### Exercise description
Your task is to work out how many lines in the data that follows hold "deer" and to state that number alone.

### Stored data
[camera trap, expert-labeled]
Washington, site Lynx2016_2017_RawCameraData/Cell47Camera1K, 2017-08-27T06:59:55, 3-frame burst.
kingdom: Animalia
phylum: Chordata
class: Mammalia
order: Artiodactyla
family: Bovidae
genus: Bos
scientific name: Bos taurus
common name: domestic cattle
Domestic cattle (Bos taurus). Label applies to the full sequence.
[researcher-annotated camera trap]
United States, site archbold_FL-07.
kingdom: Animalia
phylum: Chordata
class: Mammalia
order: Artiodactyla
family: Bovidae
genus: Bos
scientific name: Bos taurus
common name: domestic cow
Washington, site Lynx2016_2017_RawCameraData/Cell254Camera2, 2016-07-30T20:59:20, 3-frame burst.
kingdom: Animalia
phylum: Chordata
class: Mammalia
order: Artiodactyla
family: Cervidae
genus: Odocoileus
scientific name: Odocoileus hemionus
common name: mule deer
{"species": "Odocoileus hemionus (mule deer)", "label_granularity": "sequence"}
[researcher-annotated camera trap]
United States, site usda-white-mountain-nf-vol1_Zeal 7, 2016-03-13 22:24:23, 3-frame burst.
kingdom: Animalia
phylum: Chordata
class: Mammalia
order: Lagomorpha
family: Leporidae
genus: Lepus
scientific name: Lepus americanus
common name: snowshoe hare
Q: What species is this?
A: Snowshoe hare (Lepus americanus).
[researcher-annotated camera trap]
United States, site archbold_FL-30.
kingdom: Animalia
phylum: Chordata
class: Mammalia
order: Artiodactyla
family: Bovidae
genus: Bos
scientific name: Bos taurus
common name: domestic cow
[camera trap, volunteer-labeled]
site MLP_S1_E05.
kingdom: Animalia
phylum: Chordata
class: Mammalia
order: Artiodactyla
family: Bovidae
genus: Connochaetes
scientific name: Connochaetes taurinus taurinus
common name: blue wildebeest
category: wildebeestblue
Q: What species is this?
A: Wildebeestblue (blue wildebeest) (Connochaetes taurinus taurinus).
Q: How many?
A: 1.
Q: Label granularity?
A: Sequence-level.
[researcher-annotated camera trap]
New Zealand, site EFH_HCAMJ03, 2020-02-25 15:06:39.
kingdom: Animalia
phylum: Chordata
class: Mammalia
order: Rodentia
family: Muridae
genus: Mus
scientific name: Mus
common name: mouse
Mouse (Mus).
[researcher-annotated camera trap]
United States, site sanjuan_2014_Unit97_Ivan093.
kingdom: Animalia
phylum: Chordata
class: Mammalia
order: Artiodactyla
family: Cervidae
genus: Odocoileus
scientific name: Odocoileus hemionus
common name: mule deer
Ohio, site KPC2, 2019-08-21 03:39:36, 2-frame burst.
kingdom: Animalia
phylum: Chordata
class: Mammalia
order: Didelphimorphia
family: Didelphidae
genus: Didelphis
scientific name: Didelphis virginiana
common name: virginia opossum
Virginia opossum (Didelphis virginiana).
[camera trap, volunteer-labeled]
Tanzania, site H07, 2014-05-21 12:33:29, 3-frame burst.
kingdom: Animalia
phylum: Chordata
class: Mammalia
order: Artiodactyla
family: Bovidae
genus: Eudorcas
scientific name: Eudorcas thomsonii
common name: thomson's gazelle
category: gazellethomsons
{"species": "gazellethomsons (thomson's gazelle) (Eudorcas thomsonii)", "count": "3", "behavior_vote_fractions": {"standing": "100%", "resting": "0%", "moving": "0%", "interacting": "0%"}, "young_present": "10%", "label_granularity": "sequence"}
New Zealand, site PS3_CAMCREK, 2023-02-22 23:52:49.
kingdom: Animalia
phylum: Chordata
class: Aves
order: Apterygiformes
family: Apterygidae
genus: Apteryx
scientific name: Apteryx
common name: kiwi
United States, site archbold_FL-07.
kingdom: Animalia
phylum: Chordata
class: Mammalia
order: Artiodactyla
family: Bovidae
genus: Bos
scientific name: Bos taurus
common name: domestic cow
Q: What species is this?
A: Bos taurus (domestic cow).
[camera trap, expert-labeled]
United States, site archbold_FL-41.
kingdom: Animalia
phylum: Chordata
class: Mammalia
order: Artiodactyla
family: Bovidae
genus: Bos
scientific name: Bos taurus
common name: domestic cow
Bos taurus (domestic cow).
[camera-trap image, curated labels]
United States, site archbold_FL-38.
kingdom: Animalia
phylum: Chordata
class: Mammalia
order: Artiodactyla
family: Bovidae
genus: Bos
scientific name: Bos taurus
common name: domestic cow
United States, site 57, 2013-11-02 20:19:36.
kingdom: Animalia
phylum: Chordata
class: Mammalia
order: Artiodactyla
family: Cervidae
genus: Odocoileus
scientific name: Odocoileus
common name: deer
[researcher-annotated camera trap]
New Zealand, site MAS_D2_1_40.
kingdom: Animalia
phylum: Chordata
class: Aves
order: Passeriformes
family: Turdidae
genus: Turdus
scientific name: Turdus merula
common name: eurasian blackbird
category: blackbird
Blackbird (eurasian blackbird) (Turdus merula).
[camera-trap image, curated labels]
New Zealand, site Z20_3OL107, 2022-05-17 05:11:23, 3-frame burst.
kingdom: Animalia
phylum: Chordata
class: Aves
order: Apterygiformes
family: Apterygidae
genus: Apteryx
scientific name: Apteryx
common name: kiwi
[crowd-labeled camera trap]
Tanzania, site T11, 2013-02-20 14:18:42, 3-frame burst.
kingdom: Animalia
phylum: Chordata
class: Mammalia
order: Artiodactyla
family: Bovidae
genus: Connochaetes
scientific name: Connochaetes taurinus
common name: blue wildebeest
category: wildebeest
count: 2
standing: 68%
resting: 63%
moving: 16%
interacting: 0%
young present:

### Response
4